[WHAT THIS TASK INVOLVES] The data must be given again exactly as written, with all images omitted.

[GIVEN INFORMATION]
○ ○ ○

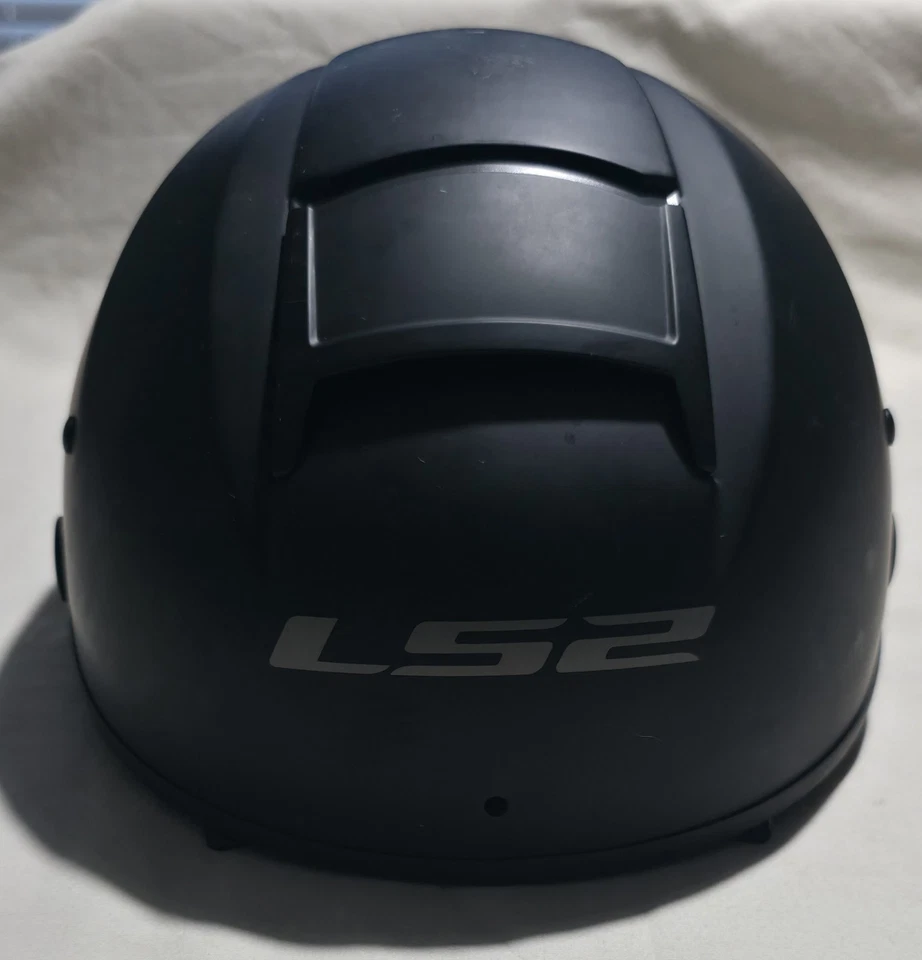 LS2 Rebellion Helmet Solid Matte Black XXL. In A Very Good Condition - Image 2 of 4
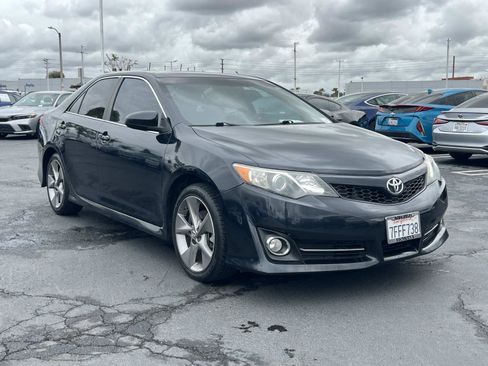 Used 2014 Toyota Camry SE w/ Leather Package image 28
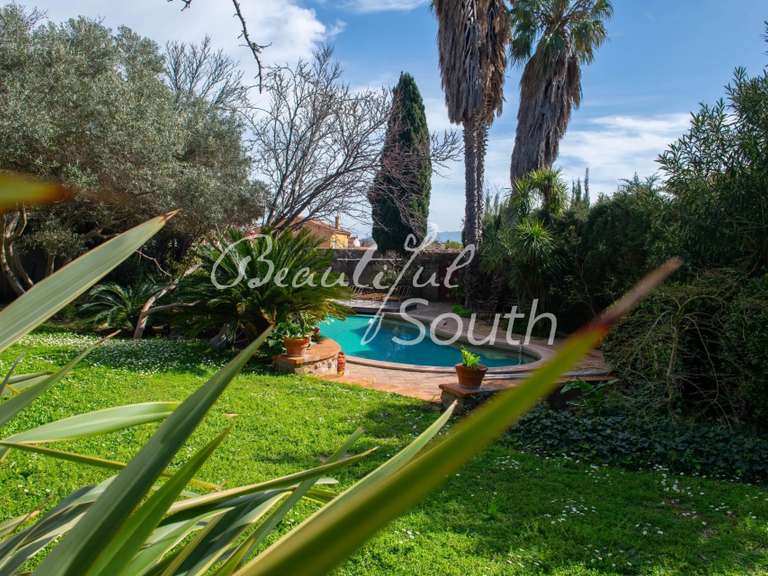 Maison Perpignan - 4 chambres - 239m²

○ ○ ○

[TASK ANSWER]
 LS2 Rebellion Helmet Solid Matte Black XXL. In A Very Good Condition - Image 2 of 4
 Used 2014 Toyota Camry SE w/ Leather Package image 28
 Maison Perpignan - 4 chambres - 239m²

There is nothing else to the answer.